Infatti, come ha modo di dire il direttore dell’agenzia su una testata russa: “un esperto di paesi dell’Asia centrale ha pubblicato un articolo in cui sospettava che i nipoti del primo presidente del Kazakistan, Nursultan Nazarbayev, fossero coinvolti nei pogrom di Almaty. In particolare si tratta di Kairat Satybaldy, noto leader dei salafiti kazaki.

Va notato che i media avevano in precedenza sospettato che quest’uomo avesse organizzato un’organizzazione clandestina radicale nel sud del Kazakistan, ma non c’erano prove dirette di ciò e gli stessi islamisti non hanno violato la legge. Ora, quando lo stesso presidente Tokayev parla di un attacco terroristico, Satybaldy, insieme ai suoi seguaci, è tra i primi sospettati.

Se vengo chiamato in tribunale, non sarò in alcun modo in grado di provare che i nipoti di Nursultan, in particolare Kairat Satybaldy, sono dietro i pogrom di Alma-Ata. Ma, se si pensa in modo logico, allora non c’è altra forza che possa organizzare tutto questo, né all’interno del paese, né al di fuori di esso.

Conclusioni

Alla luce di questi fatti possiamo abbozzare qualche ipotesi.

Probabilmente, data la situazione venutasi a creare con la successione di poteri e la contingenza internazionale (più la pandemia) intensificatasi negli ultimi anni, Nazarbayev ha inevitabilmente aperto l’opportunità per le forze interne all’oligarchia kazaka per un cambio di potere.
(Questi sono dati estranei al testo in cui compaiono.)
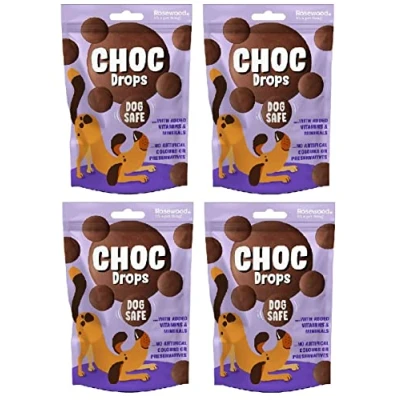 Image of 4 PACK ROSEWOOD CHOC DROPS DOG SAFE CHOCOLATE TREAT TRAINING BITE SIZE BUTTONS 200G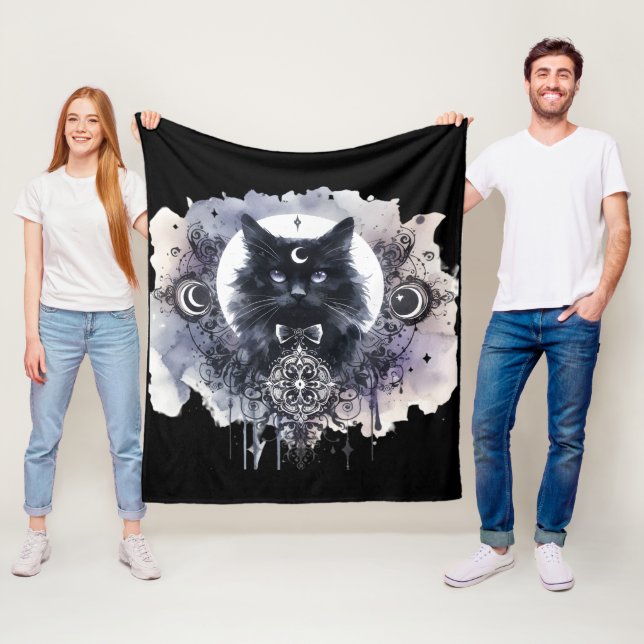 Gothic Cat  Fleece Blanket (In Situ)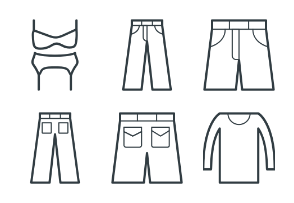 Fashion and Clothes Vector Line 4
Secondo certi analisti russi e asiatici, in Kazakistan attualmente vi sarebbe una sorta di trattativa per la famiglia Nazarbayev, dove Tokayev starebbe giocando come difensore.
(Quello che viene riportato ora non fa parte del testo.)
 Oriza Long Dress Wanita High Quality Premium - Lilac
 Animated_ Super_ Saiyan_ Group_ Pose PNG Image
Questo non esclude affatto affiliazioni esterne, siano esse occidentali o basate sulla affinità etnico-religiosa.

Fa pensare, riguardo questo, l’atteggiamento russo riguardo l’intervento avvenuto dopo la attivazione del protocollo del C.S.T.O.

Il giorno prima dell’invio delle truppe (che ricordiamo essere impiegate solamente per il presidio delle infrastrutture strategiche) gli organi ufficiali della federazione russa erano molto restii all’intervento che, come prima accennato, non conveniva dato il timing degli impegni internazionali.

Ma il giorno dopo, la documentazione offerta da Astana (o Nur Sultan) deve aver fatto cambiare idea repentinamente ai russi, segno che qualcosa di effettivamente preoccupante stava prendendo piede.